The grass is always greener on the other side, but keep this important point in mind...God created ALL the grass and He gave us all enough water to take care of our own yard. And way beyond every yard sits a house where we have NO IDEA what goes on inside. So let's be careful not to mourn the “absence" of people that were never meant to be ours because relational goals can still be achieved without them.

So, is all this sorrow truly about the guy that The Wire made famous or does the displaced resentment go way, way deeper than that?

There’s a downside to the never before access we have to the Hollywood elite and their private lives. Due to social media, entertainment news and reality TV, the compulsion to live vicariously through the lives of our favorite stars has reached an all time high and is completely out of whack. The once distinct line between fantasy and reality has unfortunately become more blurred. Nothing wrong with the imagination as a tool to inspire, but feeling dangled by a thread in front of heavily edited dreams only causes people grave disappointment and major distractions.
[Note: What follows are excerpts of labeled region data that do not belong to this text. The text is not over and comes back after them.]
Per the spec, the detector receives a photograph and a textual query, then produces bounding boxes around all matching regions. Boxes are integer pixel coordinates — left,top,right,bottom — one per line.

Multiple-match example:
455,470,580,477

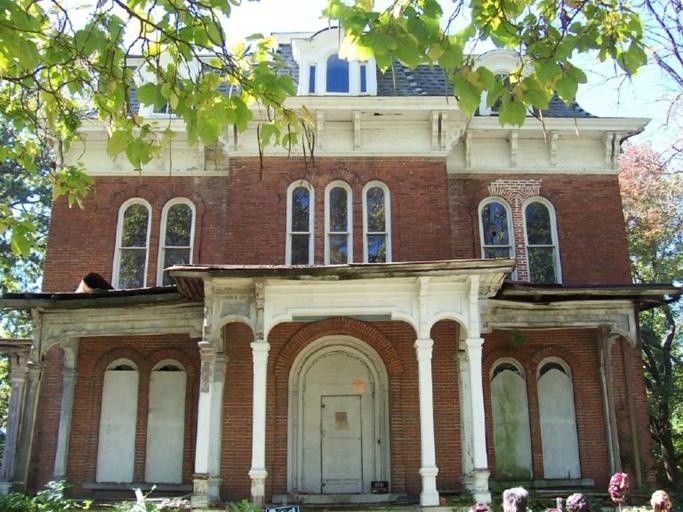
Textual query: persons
650,490,672,512
566,492,590,512
502,486,529,511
It's not fair for the media to bombard us with these lavish lifestyles and ritzy relationships without equally providing us with the how-to’s for our own lives. But hey it's not their job, but I can tell you whose job it most definitely is…

GOD’S.

No time to feel down and out, pumped and dumped when you're reminded of the very reason you were born. In Genesis 2:18, God reminds us that women were created to be man's helper. We come from the lineage of Eve, the original wife and mother of all mankind (we got it from our mama!). And although she is most known for the regretted bite heard around the world, Eve was DEFINITELY much more than that.

Wives are endowed with an innate ability to positively change the course of destiny for their husbands and their household. And it was the devil that perverted Eve’s calling to do just that; by twisting God's words and mixing them with his own. She was intrigued by that stupid ol’ serpent's claim that eating the fruit (um, who said it was an apple???) would give her more wisdom. MORE wisdom, which means she didn't recognize what she already had! Sounds like she thought the grass was greener on the other side too!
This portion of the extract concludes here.